- Coach: Steve Hansen
- Tour captain: Colin Charvis
- Summary:
- P: W / D / L
- Total:
- 02: 00 / 00 / 02
- Test match:
- 02: 00 / 00 / 02
- Opponent:
- P: W / D / L
- South Africa:
- 2: 0 / 0 / 2

Tour chronology
- ← 2001 Japan2003 Australia/New Zealand →

= 2002 Wales rugby union tour of South Africa =

Rugby union series played by Wales and South Africa in 2002

The Wales national rugby union team toured South Africa in June 2002 for a two-match test series against the South Africa national team. Wales lost the series 2–0, going down 34–19 in the first test and 19–8 in the second. They also played a pre-tour match against the Barbarians, losing 40–25 at the Millennium Stadium in Cardiff.

It was Steve Hansen's first tour as Wales coach, having taken over in a caretaker capacity after Graham Henry resigned during the 2002 Six Nations Championship. Six Wales players made their test debuts on the tour, including Michael Owen, who became his country's 1,000th test player when he started the first test.

==Squads==
===Wales===
Following the resignation of Graham Henry as Wales coach in February 2002, forwards coach Steve Hansen was appointed as caretaker for the remainder of the 2002 Six Nations Championship. He was given the job permanently on a two-year contract on 5 April 2002, which meant the tour to South Africa would be his first as head coach of Wales. He named an initial squad of 27 for the tour, including five uncapped players, all forwards for the Pontypridd side that won the Principality Cup and reached the final of the Parker Pen Shield: Mefin Davies, Gethin Jenkins, Robert Sidoli, Richard Parks and Michael Owen; there were also recalls for lock Steve Williams, five years after his last appearance, and prop Ben Evans. Fly-half Neil Jenkins, who last appeared for Wales in their win over Italy in the 2001 Six Nations, was also included in the squad, but it was expected that he would only play in the event of injuries. Surprise omissions from the squad included locks Ian Gough, Craig Quinnell and Chris Wyatt, hooker Barry Williams and flanker Brett Sinkinson, while Scott Quinnell, Gareth Thomas, Spencer John, Andy Moore, Nathan Bonner-Evans, Mark Jones and Nathan Budgett were all left out due to injury.
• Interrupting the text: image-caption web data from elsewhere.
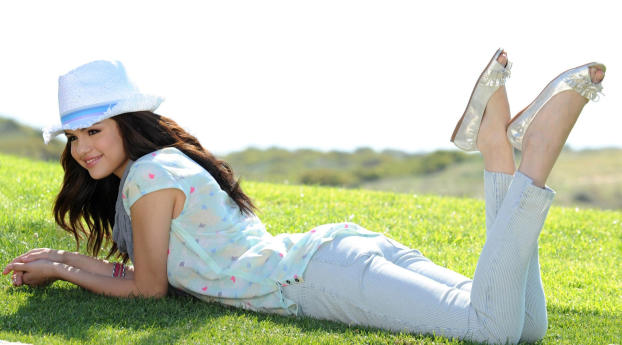 Selena Gomez cute images Wallpaper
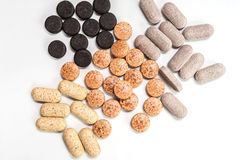 Capsules, pilules et comprimés de vitamine en gros plan Photo libre de droits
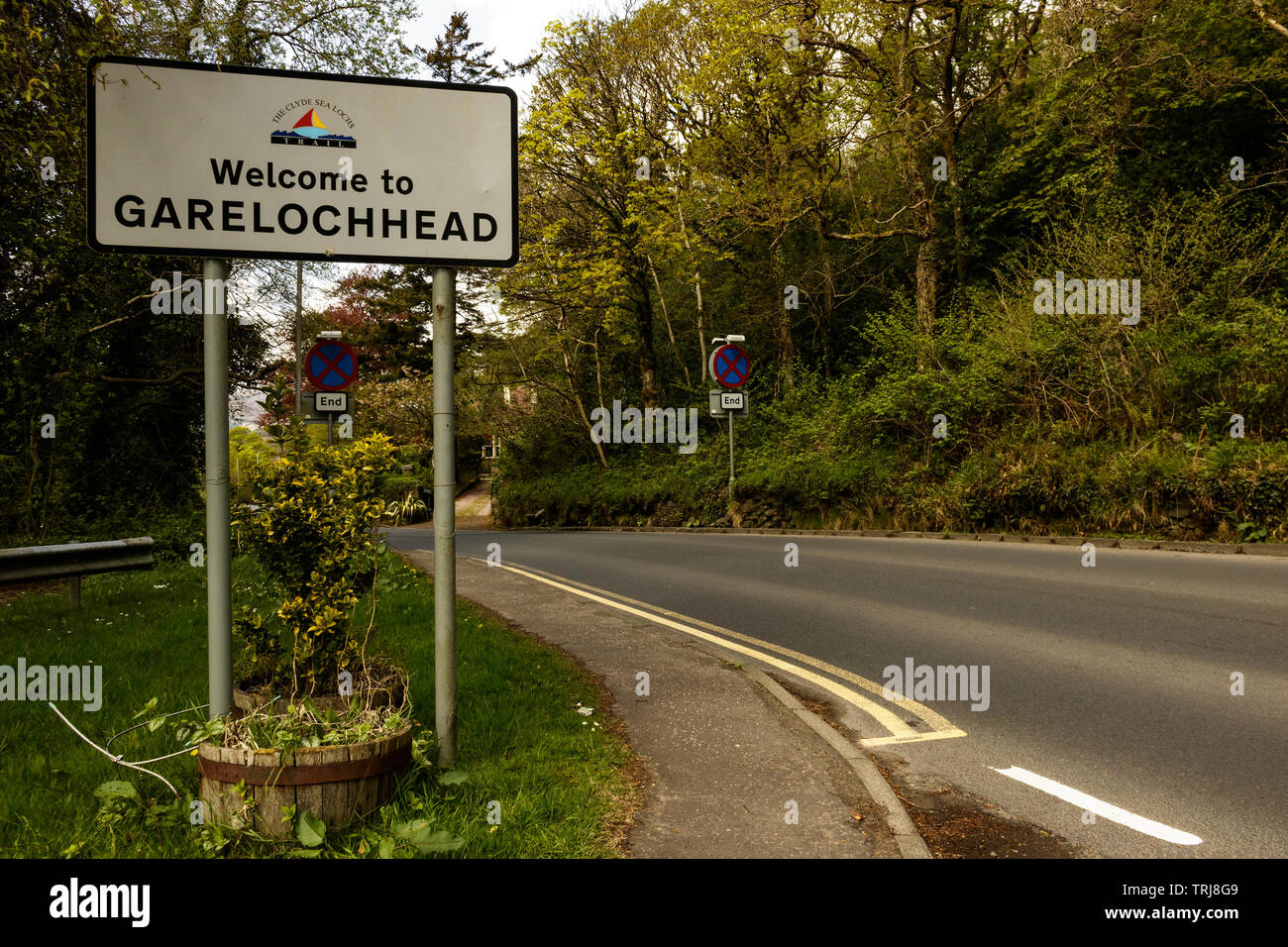 The Village of Garelochhead Welcome - Stock Image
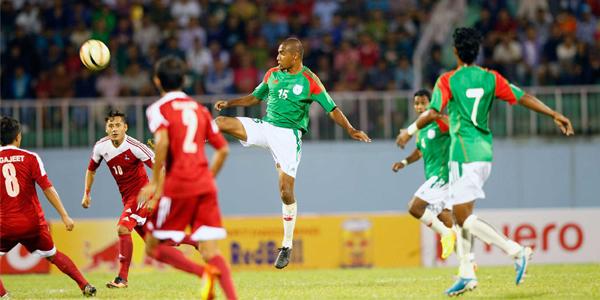 জাতীয় ফুটবল দল ঘোষণা, মামুনুল বাদ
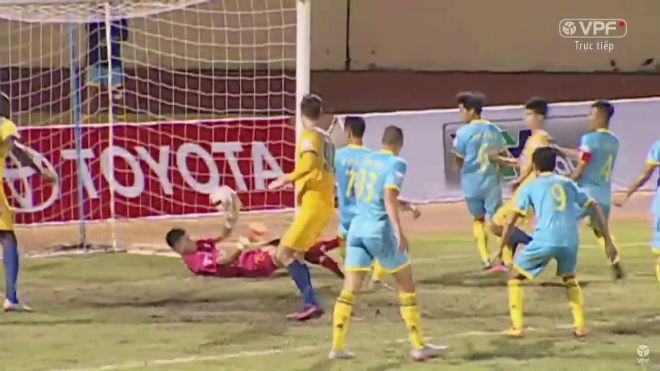 """Vòng 15 V-League: Sửng sốt với phản lưới """"không thể tin nổi"""" - 1"""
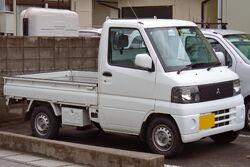 Mitsubishi Minicab 2000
Neath centre James Storey – who qualified to play for Wales on residency grounds on 1 June 2002 – and Cardiff scrum-half Ryan Powell were called up in May 2002 after Gareth Cooper (foot) and Dafydd James (elbow) were ruled out due to injury. Fly-half Iestyn Harris pulled out with a groin injury on 18 May 2002; no replacement was called up as Neil Jenkins was already in the squad in that capacity. Uncapped prop Martyn Madden was added to the squad after Chris Anthony injured his shoulder in training ahead of the match against the Barbarians.
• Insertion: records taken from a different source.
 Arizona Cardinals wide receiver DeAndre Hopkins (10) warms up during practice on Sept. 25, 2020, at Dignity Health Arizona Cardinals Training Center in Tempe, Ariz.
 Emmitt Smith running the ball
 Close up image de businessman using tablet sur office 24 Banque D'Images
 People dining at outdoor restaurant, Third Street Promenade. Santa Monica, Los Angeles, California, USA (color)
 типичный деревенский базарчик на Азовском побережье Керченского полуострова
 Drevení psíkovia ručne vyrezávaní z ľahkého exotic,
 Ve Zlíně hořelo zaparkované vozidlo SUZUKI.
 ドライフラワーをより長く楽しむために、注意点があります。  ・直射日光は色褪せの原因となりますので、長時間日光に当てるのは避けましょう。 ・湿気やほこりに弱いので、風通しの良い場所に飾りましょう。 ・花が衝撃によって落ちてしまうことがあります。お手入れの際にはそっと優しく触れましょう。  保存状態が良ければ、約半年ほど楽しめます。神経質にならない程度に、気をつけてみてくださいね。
| Name | Position | Club | Notes |
|---|---|---|---|
| Mefin Davies | Hooker | Pontypridd |  |
| Robin McBryde | Hooker | Llanelli |  |
| Chris Anthony | Prop | Newport | Withdrew due to injury |
| Ben Evans | Prop | Swansea |  |
| Gethin Jenkins | Prop | Pontypridd |  |
| Martyn Madden | Prop | Llanelli | Injury replacement for Chris Anthony |
| Iestyn Thomas | Prop | Ebbw Vale |  |
| Gareth Llewellyn | Lock | Neath |  |
| Robert Sidoli | Lock | Pontypridd |  |
| Steve Williams | Lock | London Irish |  |
| Colin Charvis | Back row | Swansea | Captain |
| Michael Owen | Back row | Pontypridd |  |
| Richard Parks | Back row | Pontypridd |  |
| Gavin Thomas | Back row | Bath |  |
| Martyn Williams | Back row | Cardiff |  |
| Gareth Cooper | Scrum-half | Bath | Withdrew due to injury |
| Dwayne Peel | Scrum-half | Llanelli |  |
| Ryan Powell | Scrum-half | Cardiff | Injury replacement for Gareth Cooper |
| Iestyn Harris | Fly-half | Cardiff | Withdrew due to injury |
| Neil Jenkins | Fly-half | Cardiff |  |
| Stephen Jones | Fly-half | Llanelli |  |
| Andy Marinos | Centre | Newport |  |
| Jamie Robinson | Centre | Cardiff |  |
| James Storey | Centre | Neath | Injury replacement for Dafydd James |
| Mark Taylor | Centre | Swansea |  |
| Dafydd James | Wing | Bridgend | Withdrew due to injury |
| Craig Morgan | Wing | Cardiff |  |
| Tom Shanklin | Wing | Saracens |  |
| Kevin Morgan | Full-back | Swansea |  |
| Rhys Williams | Full-back | Cardiff |  |

===South Africa===
Like Wales, South Africa appointed a new coach for the tour, following the resignation of Harry Viljoen in January 2002; he was replaced by former Bedford and Coastal Sharks coach Rudolf Straeuli. Ahead of naming the squad for the Wales series, the South Africa player pool was hit by an exodus; several players made moves to European clubs, but South African Rugby Union policy prohibited players not based in South Africa from playing for the national team. As well as several who had moved the previous year, prop Robbie Kempson and wing Pieter Rossouw agreed moves to London Irish and Ulster respectively on 2 May 2002, back-row forward Andre Vos joined Harlequins on 13 May, and full-back Thinus Delport joined Gloucester on 15 May. Full-back Percy Montgomery ruled himself out of the national trial game on 19 May after expressing a desire to move to Europe; he signed for Newport on 29 May 2002, joining fellow former Springbok Adrian Garvey.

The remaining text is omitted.